▶ _УСЛОВИЕ ЗАДАНИЯ_: Напишите продолжение приведенного ниже фрагмента о реконструкции Выборгского целлюлозно-бумажного комбината, начиная сразу после его последнего предложения.

▶ _ИЗБРАННЫЙ ФРАГМЕНТ_:

Советский субъект, советские рабочие, вцбк, иностранцы в ссср, гражданское общество

Короткий адрес: https://sciup.org/147220031

IDR: 147220031   |   DOI: 10.25205/1818-7919-2019-18-1-130-138

Текст научной статьи Реакция на иностранцев в ходе реконструкции Выборгского ЦБК в 1985-1987 годах

Piskunov M. O. Social Reactions towards Foreigners during the Vyborg Pulp and Paper Plant Reconstruction (1985– 1987). Vestnik NSU. Series: History and Philology , 2019, vol. 18, no. 1: History, p. 130–138. (in Russ.) DOI 10.25205/ 1818-7919-2019-18-1-130-138

Взаимодействие между советским государством / обществом и иностранцами – это сюжет, который сегодня лежит на переднем крае исторических исследований СССР. Его значение не только в том, что он в очередной раз проверяет на прочность устаревшие тоталитарные интерпретации мира советского человека, но также в уникальной антропологической рамке этой темы. Иностранец, особенно из стран капиталистического мира – это большой Другой для советского человека, равно как и советский человек – это большой Другой для попадавших в СССР иностранцев. Понятие «Другой» здесь используется в психоаналитическом ключе и описывает ситуацию зеркального столкновения человека с феноменом, который одновременно воспринимается и как родственный, и как совершенно чужой [Жижек, 1999]. Другой – это своего рода кривое зеркало, которое не просто отражает смотрящегося в него индивида, но на различии позволяет тому отчетливее проявить себя.

В этой статье мы бы хотели обратиться к сюжету технической реконструкции Выборгского целлюлозно-бумажного комбината (далее – ВЦБК) и окружавшего его пос. Советский в 1985–1987 гг. Реконструкция, решение о которой было принято на уровне Совета министров СССР еще в начале 1980-х гг., подразумевала полное техническое перевооружение и перестройку предприятия под новейшее финское и австрийское оборудование. Примечательность стройки в том, что строительство новых цехов и монтирование оборудования должны были осуществлять финские рабочие и инженеры. Параллельно с ними должны были работать советские рабочие и строители, занятые перестройкой поселка. В пос. Советский (до 1944 г. – финское поселение Йоханнес), расположенный в Выборгском районе Ленинградской области, с населением около 3 тыс. чел., приехало такое число иностранцев, какого тут не было с самого конца Великой Отечественной войны, когда на место бежавших или высланных финнов приехало русское население разоренных боями деревень Нечерноземья [Мельникова, 2009].

Реконструкция советских промышленных объектов (в том числе заводов целлюлознобумажной промышленности) под западные образцы уже привлекала внимание исследователей [Там же]. Однако в их фокусе находились в основном вопросы трансфера технологий, в то время как нам было бы интереснее обратиться к социальной ситуации взаимодействия примерно равных сообществ советских граждан и финских строителей в пос. Советский. Эта ситуация позволяет проследить активность советского «гражданского общества» (за неимени- ем лучшего слова воспользуемся этим термином) – совокупности локальных советских институтов (партия, профсоюз, комсомол, ДНД и т. п.), которые оказались предоставлены сами себе в необычной ситуации соседства с иностранцами.

▶ _ФРАГМЕНТ ЛИСТИНГА_:
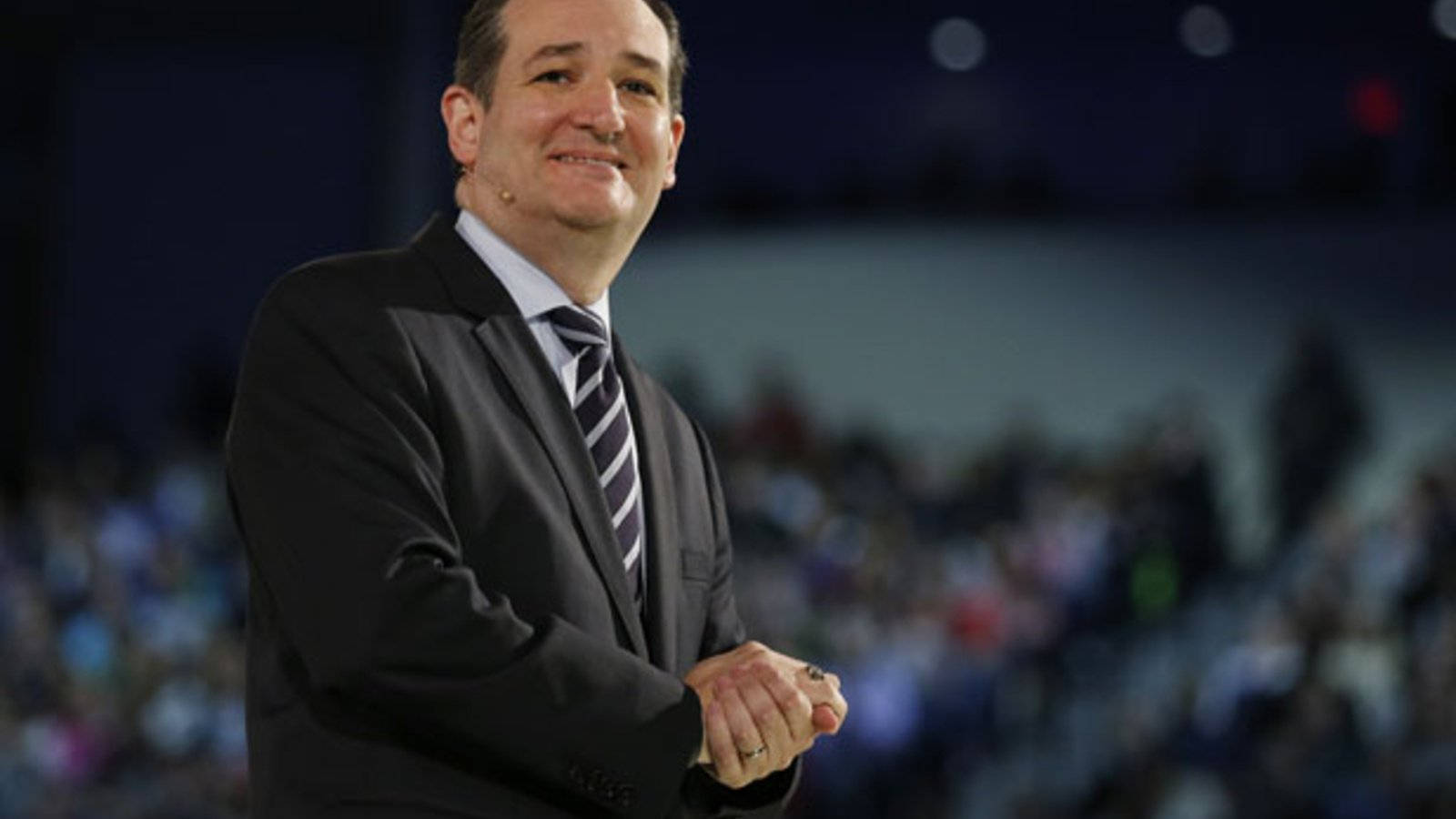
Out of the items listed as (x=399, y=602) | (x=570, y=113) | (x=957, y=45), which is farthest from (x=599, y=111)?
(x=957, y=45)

▶ _ОТВЕТ К ЗАДАНИЮ_:
Наша реконструкция реакции советских институтов на массовое присутствие рядом с собой иностранцев опирается на подход А. Юрчака, настаивающего, что к коммунистической партии и ее идеологии даже в позднесоветское время относиться нужно серьезно. Не так уж важно, действительно ли герои нашего повествования и советские люди 1980-х гг. в целом верили в коммунистическую идеологию – важно, что система производила определенный дискурс и требовала от своих членов его воспроизводства. Как демонстрирует А. Юрчак, советские люди, даже в том случае, когда они стремились дистанцироваться от советского дискурса, все равно делали это через его воспроизводство и последующее переопределение [2014. С. 165–223].

Тезис данной статьи состоит в том, что иностранцы сами по себе воспринимались руководителями низовых структур советского «гражданского общества» как идеологическая угроза. Руководствуясь логикой воспроизводства господствующего дискурса, партийные руководители инициировали кампанию, которая должна была идеологически мобилизовать рабочих ВЦБК и жителей пос. Советский демонстрировать лояльность советскому образу жизни. Противоречивость этой кампании высветила внутренние разломы микроуровня советского общества и спровоцировала их углубление. Таким образом, чрезмерная (но необходимая в рамках официального дискурса) реакция советских руководителей на мнимую иностранную угрозу подрывала авторитет самого господствующего авторитетного дискурса.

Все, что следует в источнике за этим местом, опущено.